Eventually, though, the Kontor did come to an end. On the 10th of August 1630, one of the German firm owners deserted the Kontor and registered himself as a Bergen merchant. Bryggen was no longer 100% German.
By 1702, there were 19 Norwegian firms compared to 34 German firms, and in 1754 the German Kontor was disbanded and a new trading organisation was formed – the Norwegian Kontor. In 1766, the very last German firm passed into Norwegian hands.
But it wasn’t the end of the German presence in Bergen. Trade with the Northern fishermen remained, and business was still conducted in the German language. The Norwegian merchants were even offered free German classes so they could understand their accounts and attend St. Mary’s Church. While Bryggen became more Norwegian throughout the 1800s, the German presence remained until the Norwegian Kontor closed its doors in 1899. But you can still see the German presence today – the street name is Tyskebryggen (The German Wharf).

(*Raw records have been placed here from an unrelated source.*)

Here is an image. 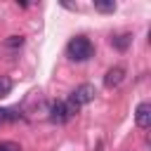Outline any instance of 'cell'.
Listing matches in <instances>:
<instances>
[{"mask_svg":"<svg viewBox=\"0 0 151 151\" xmlns=\"http://www.w3.org/2000/svg\"><path fill=\"white\" fill-rule=\"evenodd\" d=\"M9 92H12V80L5 78V76H0V97H7Z\"/></svg>","mask_w":151,"mask_h":151,"instance_id":"cell-8","label":"cell"},{"mask_svg":"<svg viewBox=\"0 0 151 151\" xmlns=\"http://www.w3.org/2000/svg\"><path fill=\"white\" fill-rule=\"evenodd\" d=\"M19 116L14 113V111H9V109H0V125H5L7 120H17Z\"/></svg>","mask_w":151,"mask_h":151,"instance_id":"cell-9","label":"cell"},{"mask_svg":"<svg viewBox=\"0 0 151 151\" xmlns=\"http://www.w3.org/2000/svg\"><path fill=\"white\" fill-rule=\"evenodd\" d=\"M94 94H97V90H94V85H90V83H83V85H78L76 90H73V94H71V99L78 104V106H85V104H90V101H94Z\"/></svg>","mask_w":151,"mask_h":151,"instance_id":"cell-2","label":"cell"},{"mask_svg":"<svg viewBox=\"0 0 151 151\" xmlns=\"http://www.w3.org/2000/svg\"><path fill=\"white\" fill-rule=\"evenodd\" d=\"M5 45H7V47H21V45H24V38H21V35H9V38L5 40Z\"/></svg>","mask_w":151,"mask_h":151,"instance_id":"cell-10","label":"cell"},{"mask_svg":"<svg viewBox=\"0 0 151 151\" xmlns=\"http://www.w3.org/2000/svg\"><path fill=\"white\" fill-rule=\"evenodd\" d=\"M0 151H21V144H17V142H0Z\"/></svg>","mask_w":151,"mask_h":151,"instance_id":"cell-11","label":"cell"},{"mask_svg":"<svg viewBox=\"0 0 151 151\" xmlns=\"http://www.w3.org/2000/svg\"><path fill=\"white\" fill-rule=\"evenodd\" d=\"M66 54H68V59H73V61H87V59L94 54V45L90 42V38H85V35H76V38L68 40V45H66Z\"/></svg>","mask_w":151,"mask_h":151,"instance_id":"cell-1","label":"cell"},{"mask_svg":"<svg viewBox=\"0 0 151 151\" xmlns=\"http://www.w3.org/2000/svg\"><path fill=\"white\" fill-rule=\"evenodd\" d=\"M134 123L142 130H149L151 127V104L149 101L137 104V109H134Z\"/></svg>","mask_w":151,"mask_h":151,"instance_id":"cell-3","label":"cell"},{"mask_svg":"<svg viewBox=\"0 0 151 151\" xmlns=\"http://www.w3.org/2000/svg\"><path fill=\"white\" fill-rule=\"evenodd\" d=\"M50 120H52V123H57V125H61V123H68V120H71V116H68V111H66V104H64V101H54V104L50 106Z\"/></svg>","mask_w":151,"mask_h":151,"instance_id":"cell-5","label":"cell"},{"mask_svg":"<svg viewBox=\"0 0 151 151\" xmlns=\"http://www.w3.org/2000/svg\"><path fill=\"white\" fill-rule=\"evenodd\" d=\"M123 80H125V68H123V66H111V68L106 71V76H104V87L113 90V87H118Z\"/></svg>","mask_w":151,"mask_h":151,"instance_id":"cell-4","label":"cell"},{"mask_svg":"<svg viewBox=\"0 0 151 151\" xmlns=\"http://www.w3.org/2000/svg\"><path fill=\"white\" fill-rule=\"evenodd\" d=\"M130 42H132V35L130 33H123V35H116V38H111V45L116 47V50H127L130 47Z\"/></svg>","mask_w":151,"mask_h":151,"instance_id":"cell-6","label":"cell"},{"mask_svg":"<svg viewBox=\"0 0 151 151\" xmlns=\"http://www.w3.org/2000/svg\"><path fill=\"white\" fill-rule=\"evenodd\" d=\"M92 5H94V9L101 12V14H111V12H116V2H113V0H94Z\"/></svg>","mask_w":151,"mask_h":151,"instance_id":"cell-7","label":"cell"}]
</instances>
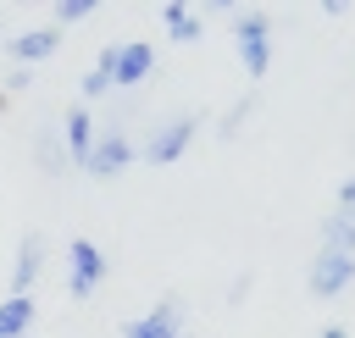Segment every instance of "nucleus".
I'll return each instance as SVG.
<instances>
[{"instance_id":"13","label":"nucleus","mask_w":355,"mask_h":338,"mask_svg":"<svg viewBox=\"0 0 355 338\" xmlns=\"http://www.w3.org/2000/svg\"><path fill=\"white\" fill-rule=\"evenodd\" d=\"M161 22H166V33H172L178 44H194V39L205 33V22H200V17H189L183 6H161Z\"/></svg>"},{"instance_id":"4","label":"nucleus","mask_w":355,"mask_h":338,"mask_svg":"<svg viewBox=\"0 0 355 338\" xmlns=\"http://www.w3.org/2000/svg\"><path fill=\"white\" fill-rule=\"evenodd\" d=\"M194 133H200V111H183V116H172L150 144H144V161H155V166H172L189 144H194Z\"/></svg>"},{"instance_id":"11","label":"nucleus","mask_w":355,"mask_h":338,"mask_svg":"<svg viewBox=\"0 0 355 338\" xmlns=\"http://www.w3.org/2000/svg\"><path fill=\"white\" fill-rule=\"evenodd\" d=\"M33 327V294H6L0 299V338H28Z\"/></svg>"},{"instance_id":"5","label":"nucleus","mask_w":355,"mask_h":338,"mask_svg":"<svg viewBox=\"0 0 355 338\" xmlns=\"http://www.w3.org/2000/svg\"><path fill=\"white\" fill-rule=\"evenodd\" d=\"M355 283V255H338V249H316L311 260V294L316 299H333L338 288Z\"/></svg>"},{"instance_id":"17","label":"nucleus","mask_w":355,"mask_h":338,"mask_svg":"<svg viewBox=\"0 0 355 338\" xmlns=\"http://www.w3.org/2000/svg\"><path fill=\"white\" fill-rule=\"evenodd\" d=\"M322 338H349V332H344V327H327V332H322Z\"/></svg>"},{"instance_id":"10","label":"nucleus","mask_w":355,"mask_h":338,"mask_svg":"<svg viewBox=\"0 0 355 338\" xmlns=\"http://www.w3.org/2000/svg\"><path fill=\"white\" fill-rule=\"evenodd\" d=\"M39 260H44V238H39V233H28V238H22V249H17V266H11V294H28V288H33Z\"/></svg>"},{"instance_id":"16","label":"nucleus","mask_w":355,"mask_h":338,"mask_svg":"<svg viewBox=\"0 0 355 338\" xmlns=\"http://www.w3.org/2000/svg\"><path fill=\"white\" fill-rule=\"evenodd\" d=\"M338 211H355V177H349V183H338Z\"/></svg>"},{"instance_id":"15","label":"nucleus","mask_w":355,"mask_h":338,"mask_svg":"<svg viewBox=\"0 0 355 338\" xmlns=\"http://www.w3.org/2000/svg\"><path fill=\"white\" fill-rule=\"evenodd\" d=\"M83 94H89V100H100V94H111V78H105L100 66H89V72H83Z\"/></svg>"},{"instance_id":"8","label":"nucleus","mask_w":355,"mask_h":338,"mask_svg":"<svg viewBox=\"0 0 355 338\" xmlns=\"http://www.w3.org/2000/svg\"><path fill=\"white\" fill-rule=\"evenodd\" d=\"M55 44H61V28H55V22H44V28H28V33H17V39H11V55H17L22 66H33V61L55 55Z\"/></svg>"},{"instance_id":"7","label":"nucleus","mask_w":355,"mask_h":338,"mask_svg":"<svg viewBox=\"0 0 355 338\" xmlns=\"http://www.w3.org/2000/svg\"><path fill=\"white\" fill-rule=\"evenodd\" d=\"M178 332H183V321H178V299H161L150 316H139V321L122 327V338H178Z\"/></svg>"},{"instance_id":"6","label":"nucleus","mask_w":355,"mask_h":338,"mask_svg":"<svg viewBox=\"0 0 355 338\" xmlns=\"http://www.w3.org/2000/svg\"><path fill=\"white\" fill-rule=\"evenodd\" d=\"M128 161H133V144H128V139L111 127L105 139H94V144H89V155H83V172H89V177H116Z\"/></svg>"},{"instance_id":"2","label":"nucleus","mask_w":355,"mask_h":338,"mask_svg":"<svg viewBox=\"0 0 355 338\" xmlns=\"http://www.w3.org/2000/svg\"><path fill=\"white\" fill-rule=\"evenodd\" d=\"M105 272H111V260H105V249L94 238H72L67 244V294L72 299H89L105 283Z\"/></svg>"},{"instance_id":"18","label":"nucleus","mask_w":355,"mask_h":338,"mask_svg":"<svg viewBox=\"0 0 355 338\" xmlns=\"http://www.w3.org/2000/svg\"><path fill=\"white\" fill-rule=\"evenodd\" d=\"M178 338H189V332H178Z\"/></svg>"},{"instance_id":"12","label":"nucleus","mask_w":355,"mask_h":338,"mask_svg":"<svg viewBox=\"0 0 355 338\" xmlns=\"http://www.w3.org/2000/svg\"><path fill=\"white\" fill-rule=\"evenodd\" d=\"M322 249H338V255H355V211H338L327 227H322Z\"/></svg>"},{"instance_id":"1","label":"nucleus","mask_w":355,"mask_h":338,"mask_svg":"<svg viewBox=\"0 0 355 338\" xmlns=\"http://www.w3.org/2000/svg\"><path fill=\"white\" fill-rule=\"evenodd\" d=\"M94 66L111 78V89H133V83H144V78H150V66H155V44H144V39L111 44V50H100V61H94Z\"/></svg>"},{"instance_id":"9","label":"nucleus","mask_w":355,"mask_h":338,"mask_svg":"<svg viewBox=\"0 0 355 338\" xmlns=\"http://www.w3.org/2000/svg\"><path fill=\"white\" fill-rule=\"evenodd\" d=\"M61 144H67V155H72V166H83V155H89V144H94V122H89V111H83V105H72V111H67V127H61Z\"/></svg>"},{"instance_id":"14","label":"nucleus","mask_w":355,"mask_h":338,"mask_svg":"<svg viewBox=\"0 0 355 338\" xmlns=\"http://www.w3.org/2000/svg\"><path fill=\"white\" fill-rule=\"evenodd\" d=\"M89 11H94V0H61V6H55V28H67V22H83Z\"/></svg>"},{"instance_id":"3","label":"nucleus","mask_w":355,"mask_h":338,"mask_svg":"<svg viewBox=\"0 0 355 338\" xmlns=\"http://www.w3.org/2000/svg\"><path fill=\"white\" fill-rule=\"evenodd\" d=\"M233 33H239V55H244V72L261 78L266 61H272V17L266 11H244L233 17Z\"/></svg>"}]
</instances>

Today, the buildings at Bryggen form the only Hanseatic Kontor remaining in Europe. Despite the fact that the Germans were often controlling, brutal, demanding, and isolated themselves, there’s no denying that the Germans provided Norwegians – especially those in the north – with access to food and good they would otherwise struggle to get. So, to counter King Sverre’s opinion that the German trade brought much evil and nothing good, it’s clear to see that the Hanseatic trade was an overall positive part of Norwegian history.